Между тем Азим опять замкнулся, скрылся под непроницаемо холодной маской. Здесь, среди земляков, он обычно об Арале и не заикался. Зато там, в столице, выступая каждый раз с трибуны или со статьей, цепкими руками хватал за горло умирающий Арал. «Мы не рабы природы, а ее хозяева, — писал он в статье, которая появилась, когда вы промышляли в устье Сырдарьи. — Мы, советские ученые, не против природы, но оцениваем ее трезво по конкретному значению ее для развитого, многоотраслевого народного хозяйства страны.
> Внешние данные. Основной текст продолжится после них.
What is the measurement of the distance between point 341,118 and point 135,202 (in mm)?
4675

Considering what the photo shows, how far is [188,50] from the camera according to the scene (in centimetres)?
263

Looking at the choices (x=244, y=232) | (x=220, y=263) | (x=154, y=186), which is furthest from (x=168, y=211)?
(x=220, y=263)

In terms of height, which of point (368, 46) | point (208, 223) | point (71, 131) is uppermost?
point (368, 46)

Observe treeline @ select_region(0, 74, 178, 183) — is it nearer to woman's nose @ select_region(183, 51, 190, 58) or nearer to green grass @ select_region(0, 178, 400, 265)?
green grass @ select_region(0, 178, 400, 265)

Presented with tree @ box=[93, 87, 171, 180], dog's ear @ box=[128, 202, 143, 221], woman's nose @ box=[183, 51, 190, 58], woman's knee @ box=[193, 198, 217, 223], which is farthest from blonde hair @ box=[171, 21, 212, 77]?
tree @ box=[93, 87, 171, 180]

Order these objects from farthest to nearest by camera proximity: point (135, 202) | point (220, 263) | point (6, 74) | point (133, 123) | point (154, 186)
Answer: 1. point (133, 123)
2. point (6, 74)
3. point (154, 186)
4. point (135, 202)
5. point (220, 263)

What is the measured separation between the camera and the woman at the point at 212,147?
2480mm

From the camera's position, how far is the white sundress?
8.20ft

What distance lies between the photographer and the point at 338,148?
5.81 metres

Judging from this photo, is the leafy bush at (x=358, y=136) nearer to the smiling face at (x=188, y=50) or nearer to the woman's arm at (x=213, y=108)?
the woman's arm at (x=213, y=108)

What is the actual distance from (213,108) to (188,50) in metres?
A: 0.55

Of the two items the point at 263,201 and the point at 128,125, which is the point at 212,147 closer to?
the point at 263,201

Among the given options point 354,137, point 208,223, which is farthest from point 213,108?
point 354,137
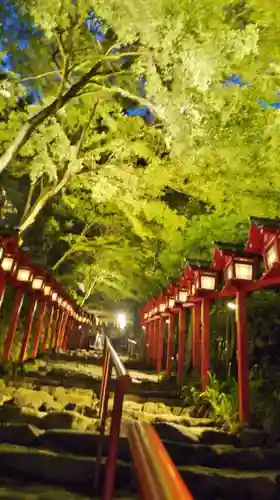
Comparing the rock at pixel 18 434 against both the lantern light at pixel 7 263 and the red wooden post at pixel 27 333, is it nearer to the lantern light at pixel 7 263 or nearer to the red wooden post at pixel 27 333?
the lantern light at pixel 7 263

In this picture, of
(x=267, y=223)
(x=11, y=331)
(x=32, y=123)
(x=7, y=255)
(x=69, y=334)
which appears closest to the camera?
(x=267, y=223)

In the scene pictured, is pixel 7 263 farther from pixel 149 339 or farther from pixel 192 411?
pixel 149 339

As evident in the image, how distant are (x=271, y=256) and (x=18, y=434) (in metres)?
4.85

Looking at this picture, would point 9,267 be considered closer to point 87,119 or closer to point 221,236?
point 87,119

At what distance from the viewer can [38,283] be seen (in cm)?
1388

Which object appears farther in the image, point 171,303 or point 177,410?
point 171,303

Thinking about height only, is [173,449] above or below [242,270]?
below

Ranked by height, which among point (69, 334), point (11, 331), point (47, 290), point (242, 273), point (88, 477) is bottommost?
point (88, 477)

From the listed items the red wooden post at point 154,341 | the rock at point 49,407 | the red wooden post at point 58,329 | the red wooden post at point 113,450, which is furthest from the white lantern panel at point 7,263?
the red wooden post at point 58,329

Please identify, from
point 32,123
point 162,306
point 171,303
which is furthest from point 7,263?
point 162,306

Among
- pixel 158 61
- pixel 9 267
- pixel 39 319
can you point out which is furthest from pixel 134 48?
pixel 39 319

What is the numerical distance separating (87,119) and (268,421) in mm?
9426

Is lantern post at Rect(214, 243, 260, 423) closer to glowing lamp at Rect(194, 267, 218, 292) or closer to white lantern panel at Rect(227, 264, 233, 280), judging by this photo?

В старину наши предки природу обожествляли, восторгались ее красотой. Поэты и влюбленные восхищались звонким ручьем, прозрачной гладью озера, шорохом листьев, любовались луной, звездами, сочиняли сладкозвучные стихи. Те времена канули в вечность. С простодушными и сентиментальными старичками той эпохи мы простились, как говорится, смеясь. Ныне наступила эпоха дела. Мы, реалисты, должны прежде всего думать и заботиться о том, что способствует дальнейшему росту и интенсификации нашей процветающей экономики, народному благосостоянию и всеобщему подъему потенциальной мощи во всех сферах жизни. С этой точки зрения нам, несомненно, выгодно, чтобы бесперспективный и обреченный на неминуемую гибель старый Арал скорее обнажил свое благодатное плодородное дно — тысячи и тысячи гектаров пахотной земли, на которых мы в скором будущем вырастим сказочные урожаи хлопка».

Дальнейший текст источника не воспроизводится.